Dataset rows:
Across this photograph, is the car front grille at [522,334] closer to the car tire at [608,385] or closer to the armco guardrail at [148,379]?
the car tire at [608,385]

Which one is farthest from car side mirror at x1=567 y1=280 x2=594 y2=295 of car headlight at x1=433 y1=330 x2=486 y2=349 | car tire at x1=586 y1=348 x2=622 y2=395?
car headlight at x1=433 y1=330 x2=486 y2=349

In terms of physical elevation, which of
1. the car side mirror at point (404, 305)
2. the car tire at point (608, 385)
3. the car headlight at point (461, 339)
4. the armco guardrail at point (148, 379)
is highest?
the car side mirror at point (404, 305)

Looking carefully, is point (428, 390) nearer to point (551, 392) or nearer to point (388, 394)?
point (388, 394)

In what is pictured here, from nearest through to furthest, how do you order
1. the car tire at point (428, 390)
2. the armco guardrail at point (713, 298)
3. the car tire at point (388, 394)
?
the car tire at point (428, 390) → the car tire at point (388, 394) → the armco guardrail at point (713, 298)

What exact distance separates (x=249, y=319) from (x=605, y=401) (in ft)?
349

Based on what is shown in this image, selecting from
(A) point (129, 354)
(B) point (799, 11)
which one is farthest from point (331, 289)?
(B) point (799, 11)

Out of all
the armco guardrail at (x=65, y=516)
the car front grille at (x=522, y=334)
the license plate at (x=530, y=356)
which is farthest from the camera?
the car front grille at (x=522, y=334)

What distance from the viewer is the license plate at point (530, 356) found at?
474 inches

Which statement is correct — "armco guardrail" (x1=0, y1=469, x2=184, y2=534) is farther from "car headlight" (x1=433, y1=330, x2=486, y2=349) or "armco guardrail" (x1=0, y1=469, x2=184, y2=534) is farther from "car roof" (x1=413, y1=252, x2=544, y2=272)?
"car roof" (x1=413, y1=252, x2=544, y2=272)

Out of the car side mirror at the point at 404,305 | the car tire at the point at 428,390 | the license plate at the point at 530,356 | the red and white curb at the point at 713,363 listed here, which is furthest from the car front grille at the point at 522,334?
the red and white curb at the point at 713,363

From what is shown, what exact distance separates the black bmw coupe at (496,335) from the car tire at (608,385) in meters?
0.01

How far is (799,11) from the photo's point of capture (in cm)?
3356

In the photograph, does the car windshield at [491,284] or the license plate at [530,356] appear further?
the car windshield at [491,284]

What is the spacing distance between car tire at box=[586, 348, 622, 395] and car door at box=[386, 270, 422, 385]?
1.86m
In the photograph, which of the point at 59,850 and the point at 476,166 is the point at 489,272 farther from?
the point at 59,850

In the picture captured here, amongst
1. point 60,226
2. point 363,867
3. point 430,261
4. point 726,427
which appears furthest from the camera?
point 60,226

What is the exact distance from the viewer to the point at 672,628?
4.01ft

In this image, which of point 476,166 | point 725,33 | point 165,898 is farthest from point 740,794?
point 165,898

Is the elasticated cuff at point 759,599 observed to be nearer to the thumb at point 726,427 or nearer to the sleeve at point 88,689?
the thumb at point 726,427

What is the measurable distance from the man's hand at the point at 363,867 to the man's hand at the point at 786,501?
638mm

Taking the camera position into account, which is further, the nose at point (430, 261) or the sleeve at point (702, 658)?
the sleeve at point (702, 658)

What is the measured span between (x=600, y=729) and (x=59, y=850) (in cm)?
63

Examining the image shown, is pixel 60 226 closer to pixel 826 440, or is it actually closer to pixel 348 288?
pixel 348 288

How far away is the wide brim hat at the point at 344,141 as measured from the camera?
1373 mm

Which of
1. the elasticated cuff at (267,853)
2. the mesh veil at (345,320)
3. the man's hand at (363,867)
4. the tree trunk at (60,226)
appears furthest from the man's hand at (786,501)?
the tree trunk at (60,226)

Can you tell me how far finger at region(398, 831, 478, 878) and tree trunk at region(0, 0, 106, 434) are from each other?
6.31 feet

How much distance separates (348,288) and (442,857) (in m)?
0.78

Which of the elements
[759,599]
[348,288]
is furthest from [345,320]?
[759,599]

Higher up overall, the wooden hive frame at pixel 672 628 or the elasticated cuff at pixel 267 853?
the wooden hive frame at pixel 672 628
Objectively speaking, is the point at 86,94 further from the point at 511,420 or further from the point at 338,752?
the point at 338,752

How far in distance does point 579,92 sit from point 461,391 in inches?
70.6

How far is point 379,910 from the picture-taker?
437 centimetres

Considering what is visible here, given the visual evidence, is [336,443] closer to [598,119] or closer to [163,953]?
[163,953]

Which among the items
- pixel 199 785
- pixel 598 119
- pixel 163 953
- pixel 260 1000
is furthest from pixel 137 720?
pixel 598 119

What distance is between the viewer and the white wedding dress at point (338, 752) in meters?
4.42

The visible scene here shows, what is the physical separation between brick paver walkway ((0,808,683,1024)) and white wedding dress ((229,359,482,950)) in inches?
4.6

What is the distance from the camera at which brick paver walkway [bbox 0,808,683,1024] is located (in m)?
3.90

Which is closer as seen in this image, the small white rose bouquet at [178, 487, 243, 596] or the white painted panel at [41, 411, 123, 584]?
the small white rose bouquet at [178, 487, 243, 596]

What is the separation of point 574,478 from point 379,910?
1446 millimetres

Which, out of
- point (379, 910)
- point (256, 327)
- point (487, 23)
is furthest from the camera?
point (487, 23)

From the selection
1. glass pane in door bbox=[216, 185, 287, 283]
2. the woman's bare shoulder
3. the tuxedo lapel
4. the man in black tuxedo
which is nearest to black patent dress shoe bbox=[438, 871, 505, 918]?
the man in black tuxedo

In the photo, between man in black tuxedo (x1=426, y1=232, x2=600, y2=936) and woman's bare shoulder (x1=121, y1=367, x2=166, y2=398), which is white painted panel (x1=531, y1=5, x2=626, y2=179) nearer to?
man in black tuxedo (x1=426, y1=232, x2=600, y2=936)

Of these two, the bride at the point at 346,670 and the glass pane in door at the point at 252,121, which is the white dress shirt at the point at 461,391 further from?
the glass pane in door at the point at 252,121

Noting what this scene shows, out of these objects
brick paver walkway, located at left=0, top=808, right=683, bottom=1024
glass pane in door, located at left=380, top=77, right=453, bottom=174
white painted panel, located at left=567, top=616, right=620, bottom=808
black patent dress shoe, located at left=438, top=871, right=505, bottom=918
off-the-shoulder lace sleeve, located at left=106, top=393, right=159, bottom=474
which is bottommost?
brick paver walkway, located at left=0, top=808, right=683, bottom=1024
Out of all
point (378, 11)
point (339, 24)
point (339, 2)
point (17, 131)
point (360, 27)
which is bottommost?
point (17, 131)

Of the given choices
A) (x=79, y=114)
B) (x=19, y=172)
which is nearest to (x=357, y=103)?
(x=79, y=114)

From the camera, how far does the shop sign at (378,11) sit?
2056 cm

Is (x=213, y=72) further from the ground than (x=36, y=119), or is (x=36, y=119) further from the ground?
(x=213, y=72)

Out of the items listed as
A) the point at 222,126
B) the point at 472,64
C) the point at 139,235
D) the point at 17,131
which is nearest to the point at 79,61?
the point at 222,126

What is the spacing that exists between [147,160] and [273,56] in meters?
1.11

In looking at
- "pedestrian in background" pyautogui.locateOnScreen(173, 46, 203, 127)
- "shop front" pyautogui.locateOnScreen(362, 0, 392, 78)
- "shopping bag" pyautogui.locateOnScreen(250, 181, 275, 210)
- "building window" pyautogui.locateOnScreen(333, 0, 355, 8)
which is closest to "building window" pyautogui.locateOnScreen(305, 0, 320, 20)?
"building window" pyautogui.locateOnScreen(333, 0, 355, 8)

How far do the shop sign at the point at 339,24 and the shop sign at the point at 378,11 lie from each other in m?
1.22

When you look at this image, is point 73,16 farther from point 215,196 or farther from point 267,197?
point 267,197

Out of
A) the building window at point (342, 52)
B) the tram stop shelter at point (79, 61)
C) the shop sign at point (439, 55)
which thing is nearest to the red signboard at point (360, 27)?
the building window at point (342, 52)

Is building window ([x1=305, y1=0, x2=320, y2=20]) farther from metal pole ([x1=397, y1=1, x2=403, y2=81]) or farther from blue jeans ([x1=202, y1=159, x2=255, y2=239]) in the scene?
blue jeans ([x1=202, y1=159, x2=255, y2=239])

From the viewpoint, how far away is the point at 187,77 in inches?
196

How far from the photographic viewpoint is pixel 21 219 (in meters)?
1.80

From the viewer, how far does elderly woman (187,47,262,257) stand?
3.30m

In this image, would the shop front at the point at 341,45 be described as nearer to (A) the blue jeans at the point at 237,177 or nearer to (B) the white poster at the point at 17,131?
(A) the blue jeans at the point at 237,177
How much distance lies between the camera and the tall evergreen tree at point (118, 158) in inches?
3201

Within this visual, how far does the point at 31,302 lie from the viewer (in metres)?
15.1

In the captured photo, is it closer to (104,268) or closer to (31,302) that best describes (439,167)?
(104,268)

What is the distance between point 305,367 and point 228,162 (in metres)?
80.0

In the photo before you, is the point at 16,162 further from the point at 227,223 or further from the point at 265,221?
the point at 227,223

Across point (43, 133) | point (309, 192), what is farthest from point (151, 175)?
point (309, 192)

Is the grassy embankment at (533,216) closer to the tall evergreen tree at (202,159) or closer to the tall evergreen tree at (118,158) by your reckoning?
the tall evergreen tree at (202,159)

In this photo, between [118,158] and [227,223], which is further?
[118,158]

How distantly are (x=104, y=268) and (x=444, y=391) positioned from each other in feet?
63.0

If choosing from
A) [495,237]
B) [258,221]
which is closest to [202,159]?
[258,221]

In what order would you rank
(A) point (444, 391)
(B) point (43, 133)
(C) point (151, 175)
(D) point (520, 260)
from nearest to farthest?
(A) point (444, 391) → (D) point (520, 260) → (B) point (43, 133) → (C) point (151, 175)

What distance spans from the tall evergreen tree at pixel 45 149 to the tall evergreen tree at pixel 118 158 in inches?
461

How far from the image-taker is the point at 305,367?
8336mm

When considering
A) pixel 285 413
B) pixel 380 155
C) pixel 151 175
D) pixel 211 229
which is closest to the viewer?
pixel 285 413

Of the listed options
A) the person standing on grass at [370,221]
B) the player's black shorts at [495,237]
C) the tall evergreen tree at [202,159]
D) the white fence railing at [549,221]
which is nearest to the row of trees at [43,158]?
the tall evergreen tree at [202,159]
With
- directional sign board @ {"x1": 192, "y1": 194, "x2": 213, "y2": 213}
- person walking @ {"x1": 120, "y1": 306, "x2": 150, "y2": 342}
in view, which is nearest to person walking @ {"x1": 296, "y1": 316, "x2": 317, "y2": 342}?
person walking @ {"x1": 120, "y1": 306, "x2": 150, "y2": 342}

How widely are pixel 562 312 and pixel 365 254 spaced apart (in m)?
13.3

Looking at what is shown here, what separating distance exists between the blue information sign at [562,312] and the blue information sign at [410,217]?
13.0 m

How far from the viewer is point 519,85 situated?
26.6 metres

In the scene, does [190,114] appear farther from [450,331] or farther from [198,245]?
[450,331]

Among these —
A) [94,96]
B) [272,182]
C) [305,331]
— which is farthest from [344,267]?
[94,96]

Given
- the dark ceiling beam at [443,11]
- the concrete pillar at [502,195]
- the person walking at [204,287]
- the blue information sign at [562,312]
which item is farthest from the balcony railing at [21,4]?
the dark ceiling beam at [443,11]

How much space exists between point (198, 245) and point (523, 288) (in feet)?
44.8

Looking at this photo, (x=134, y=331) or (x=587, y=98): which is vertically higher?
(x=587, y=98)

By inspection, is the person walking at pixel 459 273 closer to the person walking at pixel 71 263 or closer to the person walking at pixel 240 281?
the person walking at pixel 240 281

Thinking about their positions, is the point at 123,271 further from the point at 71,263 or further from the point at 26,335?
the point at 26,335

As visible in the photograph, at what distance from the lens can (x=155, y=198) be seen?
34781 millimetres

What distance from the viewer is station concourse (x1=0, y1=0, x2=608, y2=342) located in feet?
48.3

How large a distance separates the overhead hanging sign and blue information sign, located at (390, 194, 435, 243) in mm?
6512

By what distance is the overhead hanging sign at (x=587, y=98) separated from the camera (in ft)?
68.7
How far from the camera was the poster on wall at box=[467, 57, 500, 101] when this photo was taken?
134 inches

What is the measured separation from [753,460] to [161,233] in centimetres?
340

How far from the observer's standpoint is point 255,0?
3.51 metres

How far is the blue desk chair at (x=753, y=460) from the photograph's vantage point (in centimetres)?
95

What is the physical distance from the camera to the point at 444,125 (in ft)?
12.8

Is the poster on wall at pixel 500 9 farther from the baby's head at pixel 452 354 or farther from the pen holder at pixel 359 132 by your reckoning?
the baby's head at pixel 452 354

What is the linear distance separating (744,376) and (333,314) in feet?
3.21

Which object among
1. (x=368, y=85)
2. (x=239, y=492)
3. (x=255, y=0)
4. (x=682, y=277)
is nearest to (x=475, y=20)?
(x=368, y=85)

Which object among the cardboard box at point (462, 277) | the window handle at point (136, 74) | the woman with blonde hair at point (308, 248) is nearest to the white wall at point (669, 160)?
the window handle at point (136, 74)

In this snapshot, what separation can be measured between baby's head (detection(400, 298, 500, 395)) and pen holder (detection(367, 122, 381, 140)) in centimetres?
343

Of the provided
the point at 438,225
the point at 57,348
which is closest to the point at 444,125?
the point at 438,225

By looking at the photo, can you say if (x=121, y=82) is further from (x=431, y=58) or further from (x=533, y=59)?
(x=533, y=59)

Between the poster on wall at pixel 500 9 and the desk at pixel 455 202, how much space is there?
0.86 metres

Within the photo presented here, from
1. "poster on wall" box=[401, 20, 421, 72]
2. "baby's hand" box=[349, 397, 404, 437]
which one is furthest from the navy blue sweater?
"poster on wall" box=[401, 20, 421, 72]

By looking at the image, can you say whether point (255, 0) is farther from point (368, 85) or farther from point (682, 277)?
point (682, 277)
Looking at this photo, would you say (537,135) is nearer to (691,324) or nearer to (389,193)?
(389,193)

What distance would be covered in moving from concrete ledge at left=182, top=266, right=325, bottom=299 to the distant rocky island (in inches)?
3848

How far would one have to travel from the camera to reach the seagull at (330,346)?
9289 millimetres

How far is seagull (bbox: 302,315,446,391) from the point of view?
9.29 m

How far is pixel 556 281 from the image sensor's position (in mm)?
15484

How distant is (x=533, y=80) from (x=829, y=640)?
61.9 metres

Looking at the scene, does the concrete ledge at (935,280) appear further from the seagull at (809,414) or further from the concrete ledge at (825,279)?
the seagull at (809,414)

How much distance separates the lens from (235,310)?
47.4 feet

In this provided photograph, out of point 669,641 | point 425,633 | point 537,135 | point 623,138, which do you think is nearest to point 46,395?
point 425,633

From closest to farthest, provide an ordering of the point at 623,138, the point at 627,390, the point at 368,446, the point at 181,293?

Exercise brief: Reproduce the entries above word for word, from the line with "Looking at the scene, does" through the final line of the entries, including both.

Answer below:
Looking at the scene, does the concrete ledge at (935,280) appear further from the seagull at (809,414) or further from the concrete ledge at (825,279)?
the seagull at (809,414)

How much distance separates the lens from (235,310)?
47.4 feet

In this provided photograph, out of point 669,641 | point 425,633 | point 537,135 | point 623,138, which do you think is nearest to point 46,395?
point 425,633

From closest to farthest, provide an ordering of the point at 623,138, the point at 627,390, the point at 368,446, the point at 181,293?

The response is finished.